[START]

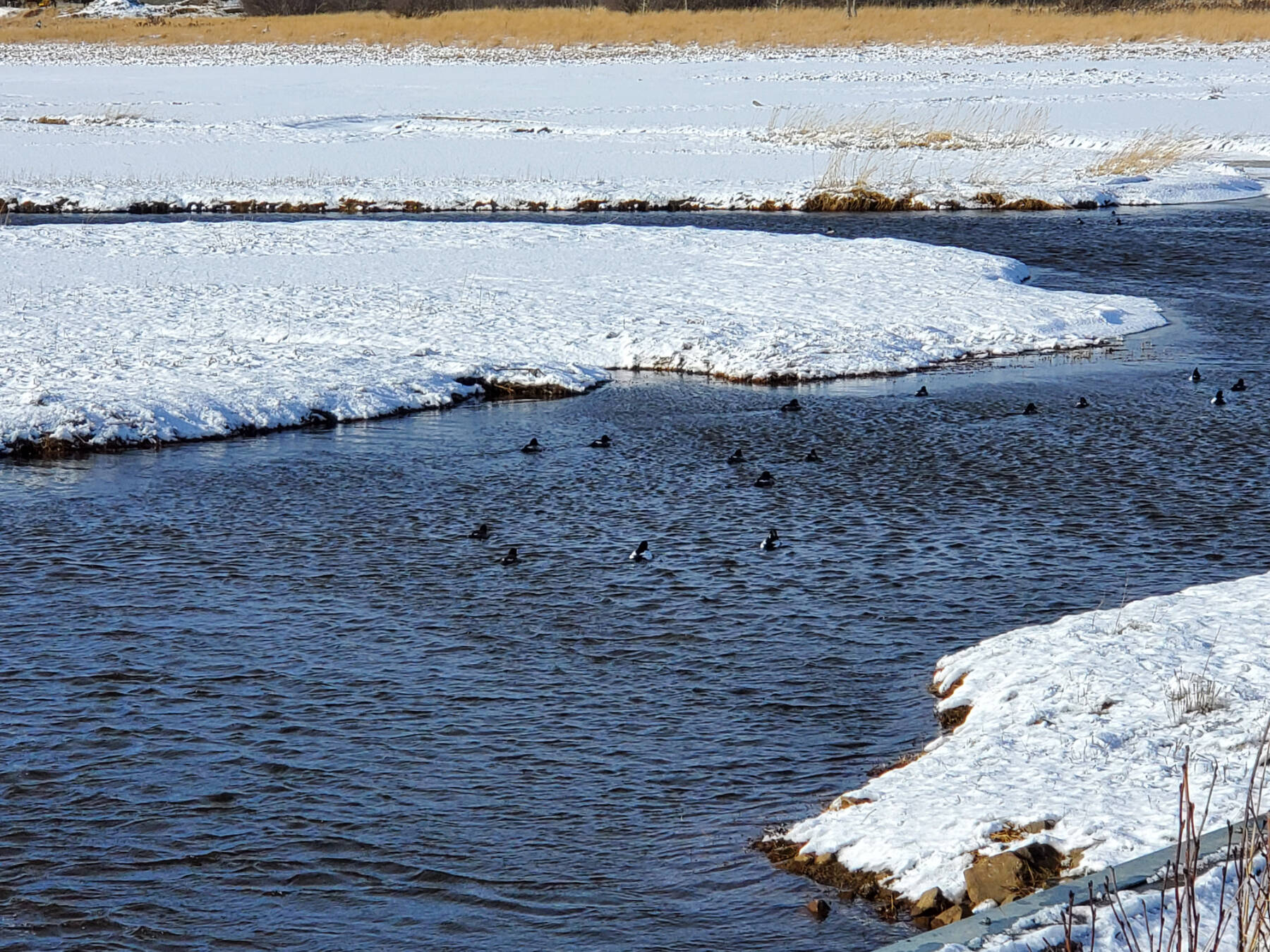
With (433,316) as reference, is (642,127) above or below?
above

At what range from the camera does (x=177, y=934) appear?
5168 millimetres

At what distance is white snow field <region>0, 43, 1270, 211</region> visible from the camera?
1114 inches

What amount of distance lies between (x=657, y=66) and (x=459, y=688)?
49.4 m

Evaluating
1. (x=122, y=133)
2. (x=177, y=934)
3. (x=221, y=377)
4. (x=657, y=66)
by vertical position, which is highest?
(x=657, y=66)

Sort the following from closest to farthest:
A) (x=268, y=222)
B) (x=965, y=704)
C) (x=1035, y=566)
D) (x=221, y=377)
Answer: (x=965, y=704) → (x=1035, y=566) → (x=221, y=377) → (x=268, y=222)

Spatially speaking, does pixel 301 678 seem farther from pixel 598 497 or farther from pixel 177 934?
pixel 598 497

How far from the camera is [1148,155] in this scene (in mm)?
31172

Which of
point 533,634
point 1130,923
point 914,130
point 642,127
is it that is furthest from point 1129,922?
point 642,127

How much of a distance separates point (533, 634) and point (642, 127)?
3199 centimetres

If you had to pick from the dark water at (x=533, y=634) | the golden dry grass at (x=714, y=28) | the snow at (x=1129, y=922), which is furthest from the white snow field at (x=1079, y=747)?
the golden dry grass at (x=714, y=28)

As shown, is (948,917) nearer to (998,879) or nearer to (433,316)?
(998,879)

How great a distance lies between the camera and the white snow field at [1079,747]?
5.38 meters

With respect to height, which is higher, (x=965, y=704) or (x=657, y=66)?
(x=657, y=66)

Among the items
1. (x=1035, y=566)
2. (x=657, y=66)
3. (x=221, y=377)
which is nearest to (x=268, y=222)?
(x=221, y=377)
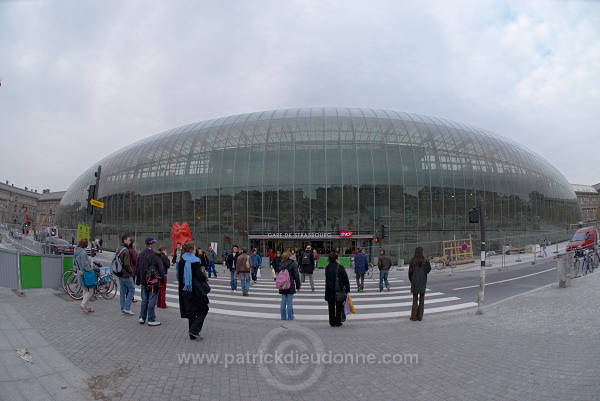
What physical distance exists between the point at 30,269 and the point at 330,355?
9.59 m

[END]

- _Stated exercise_
Copy the material starting with the line that contains "If you had to" and going on through the end, substituting "separation" for "distance" wherever it appears and leaving everything else unchanged. Leave the pictures out of your answer.

- _Task result_
If you had to pick from the dark water at (x=533, y=634) | the golden dry grass at (x=714, y=28) | the snow at (x=1129, y=922), which is furthest from the white snow field at (x=1079, y=747)?
the golden dry grass at (x=714, y=28)

As shown, is (948,917) nearer to (998,879) or nearer to (433,316)?
(998,879)

How great a separation lies between the camera and the white snow field at [1079,747]?
5.38 meters

With respect to height, which is higher, (x=965, y=704) or (x=657, y=66)?
(x=657, y=66)

Among the items
1. (x=1035, y=566)
2. (x=657, y=66)
3. (x=221, y=377)
which is nearest to (x=268, y=222)?
(x=221, y=377)
What physical separation exists between the point at 30,269 and the point at 330,355?
9.59 m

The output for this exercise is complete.